Midwest Today, January 1997
C O U N T R Y
C H R O N I C L E
By OLGA JORDAN
During the Depression years, many families didn't exchange gifts
at Christmas, because times were tough.
Still, my brothers, sisters and I looked forward to Christmas
as all children did then and now. Mother would be in the kitchen
baking dozens of cookies, decorating them with the likes of an
artist. She also baked various kinds of fruit breads. A special
treat was a steamed suet pudding, which was very rich and served
with a special sauce. How we looked forward to all the goodies!
She rarely needed to use a recipe, unless it was a new one she
wanted to try.
Along with all the baking, she made special efforts to make Christmas
the most enjoyable celebration of the year.
My parents had been living on a farm, and I was the fifth child
of six children. They worked hard all their lives, as did other
farm families. Modern conveniences didn't exist at the time. But
we were happy.
One thing we youngers enjoyed is when dad hitched up a team of
Percheons, Sly and Babe, to pull a sleigh in the Wintertime to
take us to church two miles away, or visit neighbors and friends
who lived nearby. Sometimes, we were taken to and from school
in one. Cars were difficult to start in cold weather, and roads
Dad had two robes -- a brown one and black one -- made from animal
hides, and they really kept us toasty warm in the sled.
Christmas Eve was a special event at our church, which was always
packed. It was beautifully adorned with candles on the windowsills
and greenery here and there. A gold star hung from the ceiling
above the pulpit. A tall, live Christmas tree was set in front
of the church in one corner. It was decorated by the young men
and women of the congregation. There were no strings of electric
lights available in those years, so five to six-inch tall candles
were put into holders that were then clipped onto the tree branches,
The program began at 7 p.m. The congregation sang a Christian
hymn, our pastor read the Christmas story from Luke 2, and said
a prayer, followed with another Christmas song.
After several weeks of rehearsals, the children were ready to
perform. The first group were the five to ten-year-olds. Little
girls would walk to the stage, dressed in pretty dresses their
mothers had probably made. Some wore big bows in their hair. The
boys wore knee pants, a white shirt and a bow tie, with their
hair neatly combed. They sang all the verses of "Away In
the Manger," and recited a Christmas poem in unison.
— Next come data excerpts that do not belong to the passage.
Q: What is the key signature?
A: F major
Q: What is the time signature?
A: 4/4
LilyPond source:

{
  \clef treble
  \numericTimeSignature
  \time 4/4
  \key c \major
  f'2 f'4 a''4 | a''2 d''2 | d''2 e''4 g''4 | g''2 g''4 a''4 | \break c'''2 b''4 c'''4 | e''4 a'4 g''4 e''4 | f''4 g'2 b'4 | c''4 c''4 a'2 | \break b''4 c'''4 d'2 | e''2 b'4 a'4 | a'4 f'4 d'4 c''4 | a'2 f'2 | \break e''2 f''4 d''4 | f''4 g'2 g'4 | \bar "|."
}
The boys and girls, ages 11 to 13, took part in the re-enactment
of a manger scene. They were dressed in clothing or wraps, according
to Biblical history. They needed no prompting.
As the props were removed, the 14 to 16-year-old boys and girls
sang in harmony several Christmas carols.
The program was now over. Yet a tradition that had been practiced
for years was yet to be accomplished.
Many months before Christmas, parents would order large bags with
treats, one for each child, to be distributed after the Christmas
Eve program. Each bag contained an apple, orange, peanuts, mixed
nuts, a box of Crackerjacks, and a small amount of candy. They
cost only 50 cents. The bags were placed under the Christmas tree
at the church, and were distributed by some men in the congregation
as each family's name was called.
With wishes of a Merry Christmas and a Happy New Year echoing
throughout the church, we were on our way home.
Later, mother fixed us a cup of hot cocoa. To warm our beds, she
had foot warmers she had brought over from Germany -- larger than
a thermos and made of copper, filled with water heated on the
back of the old wood stove -- then wrapped in a piece of flannel.
The bedrooms were upstairs, heated only by stove pipes running
from the parlor stove. We slept between flannel sheets under handmade
quilts mother had sewn.
We had a goose for Christmas dinner, and vegetables preserved
from our big garden. Despite times of scarcity, none of us suffered.
We were rich in spirit and love.
The writer's parents, Jacob and Martha Buseman
of Grundy Center, Iowa in the 1930s.